** Exercise data **
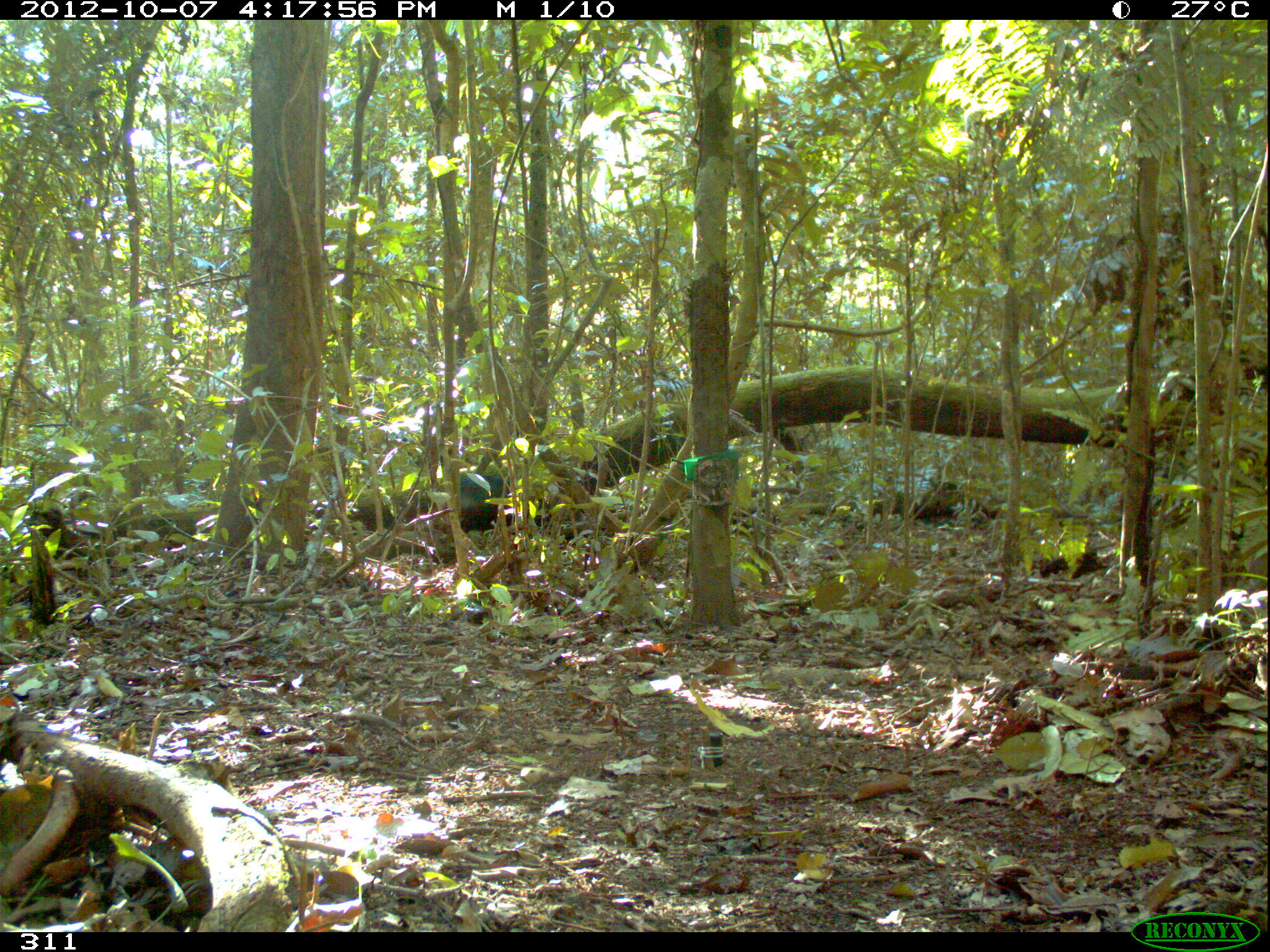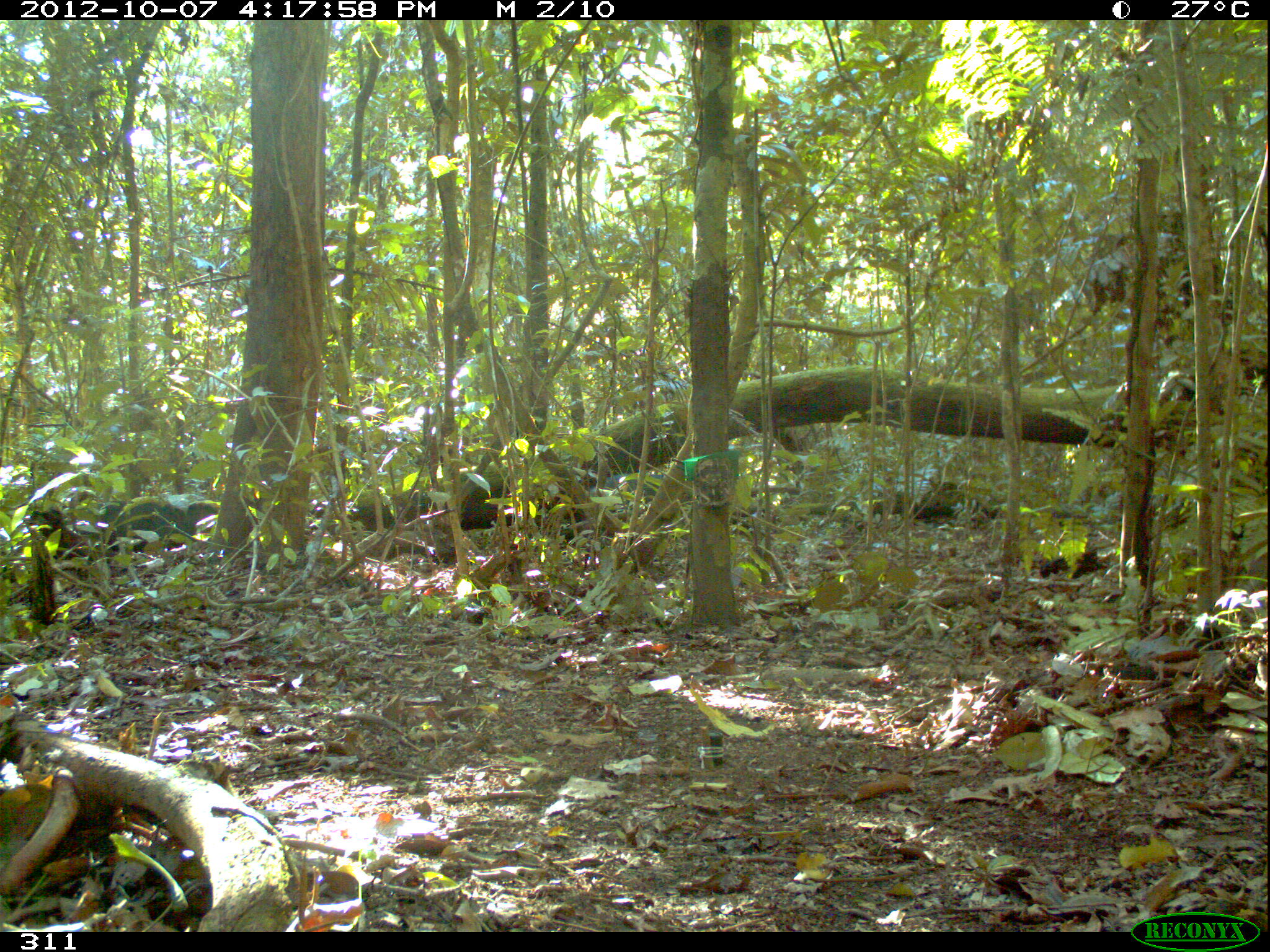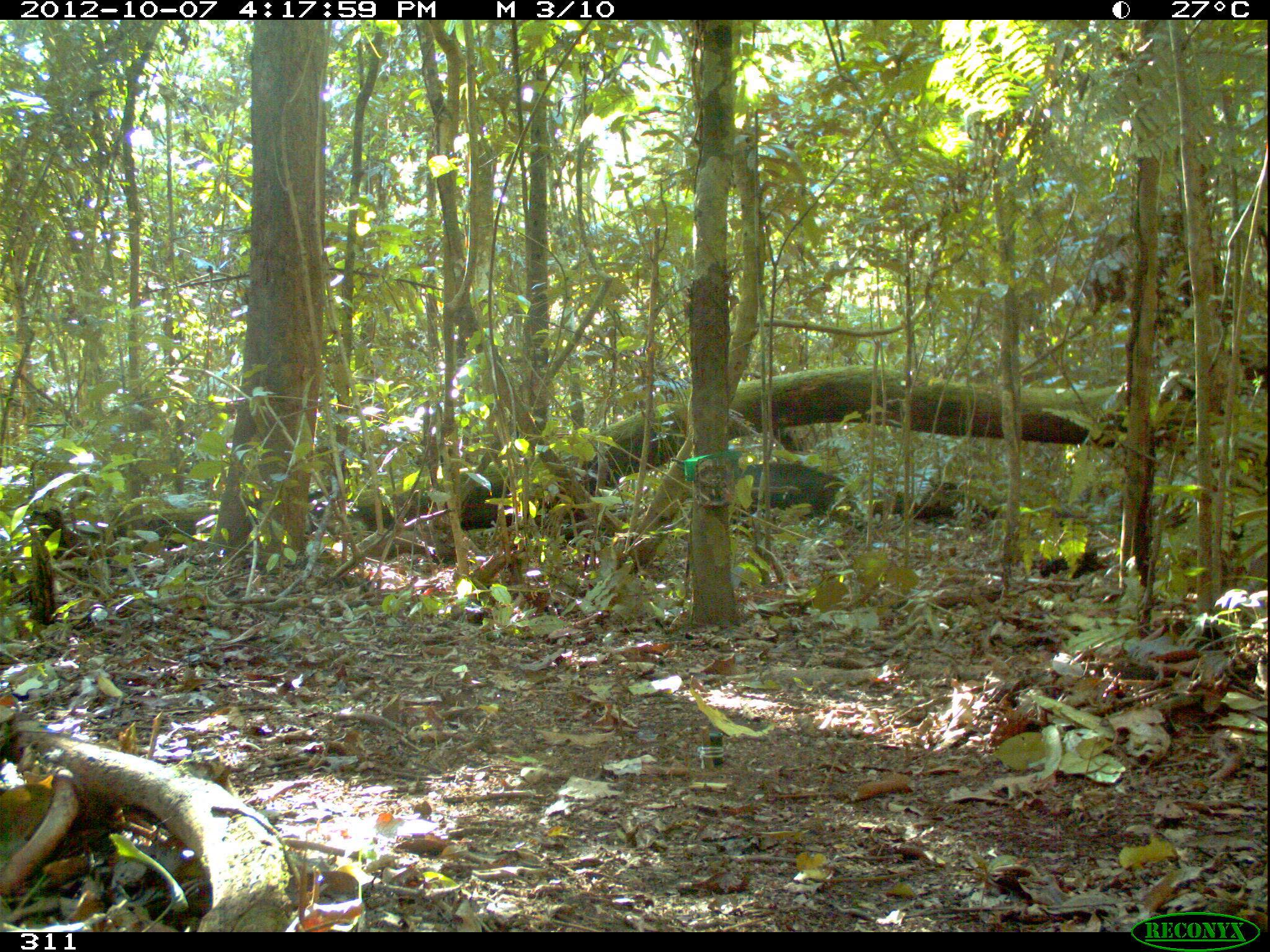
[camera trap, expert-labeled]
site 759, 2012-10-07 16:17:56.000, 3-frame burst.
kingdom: Animalia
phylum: Chordata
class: Mammalia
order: Artiodactyla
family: Tayassuidae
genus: Tayassu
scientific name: Tayassu pecari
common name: white-lipped peccary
Tayassu pecari (white-lipped peccary).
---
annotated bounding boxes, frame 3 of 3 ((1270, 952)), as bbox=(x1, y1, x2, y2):
tayassu pecari: bbox=(737, 462, 855, 521)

** Your objective **
From the first record to the last, transcribe everything exactly but drop the pictures.

** Result **
[camera trap, expert-labeled]
site 759, 2012-10-07 16:17:56.000, 3-frame burst.
kingdom: Animalia
phylum: Chordata
class: Mammalia
order: Artiodactyla
family: Tayassuidae
genus: Tayassu
scientific name: Tayassu pecari
common name: white-lipped peccary
Tayassu pecari (white-lipped peccary).
---
annotated bounding boxes, frame 3 of 3 ((1270, 952)), as bbox=(x1, y1, x2, y2):
tayassu pecari: bbox=(737, 462, 855, 521)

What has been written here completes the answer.